— Begin Provided data —
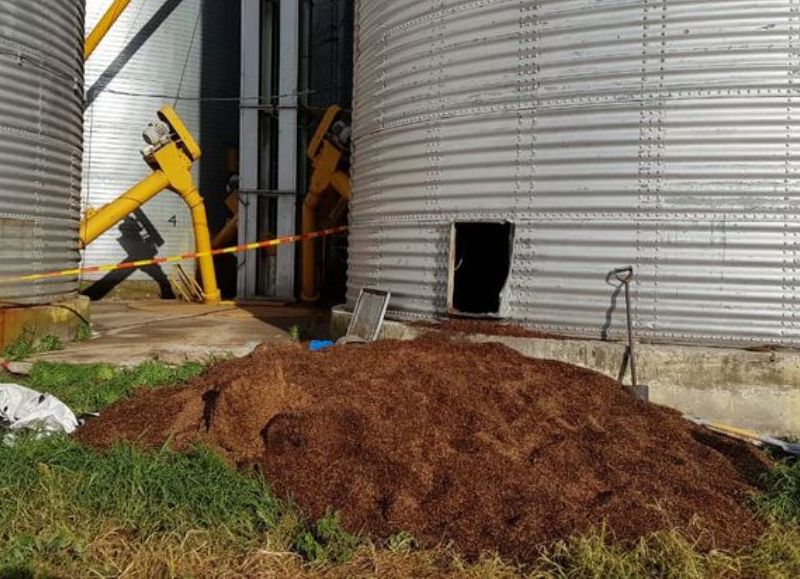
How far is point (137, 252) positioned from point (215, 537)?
17.7 meters

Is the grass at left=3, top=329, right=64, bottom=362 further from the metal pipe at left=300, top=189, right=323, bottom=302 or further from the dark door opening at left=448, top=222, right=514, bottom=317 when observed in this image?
the metal pipe at left=300, top=189, right=323, bottom=302

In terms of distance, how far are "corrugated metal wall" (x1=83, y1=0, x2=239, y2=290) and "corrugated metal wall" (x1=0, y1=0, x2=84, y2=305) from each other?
8546 millimetres

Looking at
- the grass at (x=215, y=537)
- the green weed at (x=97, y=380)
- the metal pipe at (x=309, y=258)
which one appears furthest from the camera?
the metal pipe at (x=309, y=258)

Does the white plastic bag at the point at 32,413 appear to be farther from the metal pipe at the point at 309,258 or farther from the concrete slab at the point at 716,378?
the metal pipe at the point at 309,258

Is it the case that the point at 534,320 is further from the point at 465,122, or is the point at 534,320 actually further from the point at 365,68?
the point at 365,68

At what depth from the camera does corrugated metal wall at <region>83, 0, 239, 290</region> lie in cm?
2023

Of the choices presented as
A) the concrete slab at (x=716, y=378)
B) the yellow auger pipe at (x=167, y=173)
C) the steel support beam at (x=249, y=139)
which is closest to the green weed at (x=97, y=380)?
the concrete slab at (x=716, y=378)

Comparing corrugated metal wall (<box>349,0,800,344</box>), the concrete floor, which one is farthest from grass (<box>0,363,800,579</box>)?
the concrete floor

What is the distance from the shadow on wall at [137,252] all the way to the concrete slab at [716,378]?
641 inches

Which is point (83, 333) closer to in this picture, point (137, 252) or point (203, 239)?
point (203, 239)

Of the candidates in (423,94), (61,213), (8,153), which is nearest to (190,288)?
(61,213)

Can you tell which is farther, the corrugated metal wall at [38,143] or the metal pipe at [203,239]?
the metal pipe at [203,239]

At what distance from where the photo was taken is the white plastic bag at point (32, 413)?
6.02 m

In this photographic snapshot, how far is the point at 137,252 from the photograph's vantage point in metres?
20.8
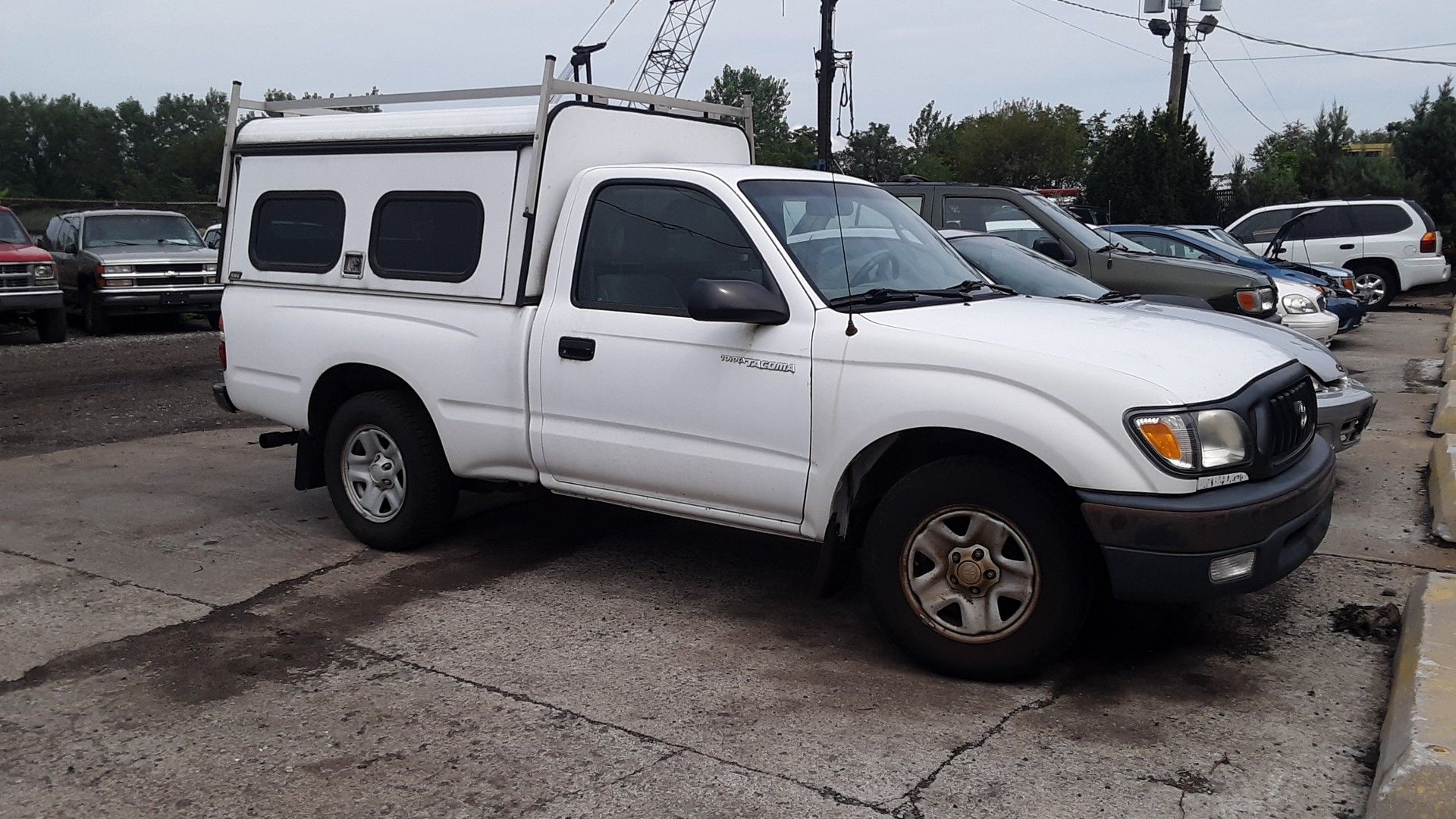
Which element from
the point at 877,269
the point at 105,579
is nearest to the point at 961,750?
the point at 877,269

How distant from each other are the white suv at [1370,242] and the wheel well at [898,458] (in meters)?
16.9

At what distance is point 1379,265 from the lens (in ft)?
65.1

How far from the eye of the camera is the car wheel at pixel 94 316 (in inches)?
662

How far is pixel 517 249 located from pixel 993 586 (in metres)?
2.60

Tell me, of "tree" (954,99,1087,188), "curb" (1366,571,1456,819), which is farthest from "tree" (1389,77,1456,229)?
"tree" (954,99,1087,188)

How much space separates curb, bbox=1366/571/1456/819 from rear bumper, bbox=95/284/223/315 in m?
— End Provided data —
What to do -
Please copy all of the entries above word for word, omitting the pictures.

Written response -
How far is point (137, 252) positioned from point (215, 537)?
17.7 meters

Is the grass at left=3, top=329, right=64, bottom=362 further from the metal pipe at left=300, top=189, right=323, bottom=302 or further from the dark door opening at left=448, top=222, right=514, bottom=317 when observed in this image?
the metal pipe at left=300, top=189, right=323, bottom=302

In terms of distance, how far are "corrugated metal wall" (x1=83, y1=0, x2=239, y2=290) and "corrugated metal wall" (x1=0, y1=0, x2=84, y2=305) from each other?
8546 millimetres

Looking at
- the grass at (x=215, y=537)
- the green weed at (x=97, y=380)
- the metal pipe at (x=309, y=258)
which one appears furthest from the camera?
the metal pipe at (x=309, y=258)

Does the white plastic bag at the point at 32,413 appear to be farther from the metal pipe at the point at 309,258 or farther from the concrete slab at the point at 716,378?
the metal pipe at the point at 309,258

Is it the case that the point at 534,320 is further from the point at 465,122, or is the point at 534,320 actually further from the point at 365,68?
the point at 365,68

At what depth from the camera does corrugated metal wall at <region>83, 0, 239, 290</region> lie in cm?
2023

Of the choices presented as
A) the concrete slab at (x=716, y=378)
B) the yellow auger pipe at (x=167, y=173)
C) the steel support beam at (x=249, y=139)
which is closest to the green weed at (x=97, y=380)?
the concrete slab at (x=716, y=378)

Comparing corrugated metal wall (<box>349,0,800,344</box>), the concrete floor, which one is farthest from grass (<box>0,363,800,579</box>)?
the concrete floor

What is the distance from the shadow on wall at [137,252] all the way to the concrete slab at [716,378]?
641 inches

Which is point (83, 333) closer to in this picture, point (137, 252) or point (203, 239)?
point (203, 239)

Of the candidates in (423,94), (61,213), (8,153), which is nearest to (190,288)?
(61,213)

Can you tell which is farther, the corrugated metal wall at [38,143] or the metal pipe at [203,239]?
the metal pipe at [203,239]

At what distance from where the photo was taken is the white plastic bag at point (32, 413)?
6.02 m

In this photographic snapshot, how far is the point at 137,252 from the photograph's vantage point in metres?
20.8
Which element from
the point at 877,269
the point at 105,579
is nearest to the point at 961,750?
the point at 877,269

How distant from each other are the white suv at [1370,242] and the wheel well at [898,458] (in meters)?
16.9

At what distance is point 1379,265 from the lens (in ft)?
65.1

How far from the eye of the camera is the car wheel at pixel 94 316 (in inches)?
662

How far is pixel 517 249 located from pixel 993 586 (in metres)?
2.60

Tell me, of "tree" (954,99,1087,188), "curb" (1366,571,1456,819), which is farthest from "tree" (1389,77,1456,229)?
"tree" (954,99,1087,188)

How much space separates curb, bbox=1366/571/1456/819 from rear bumper, bbox=95/284/223/315 in m?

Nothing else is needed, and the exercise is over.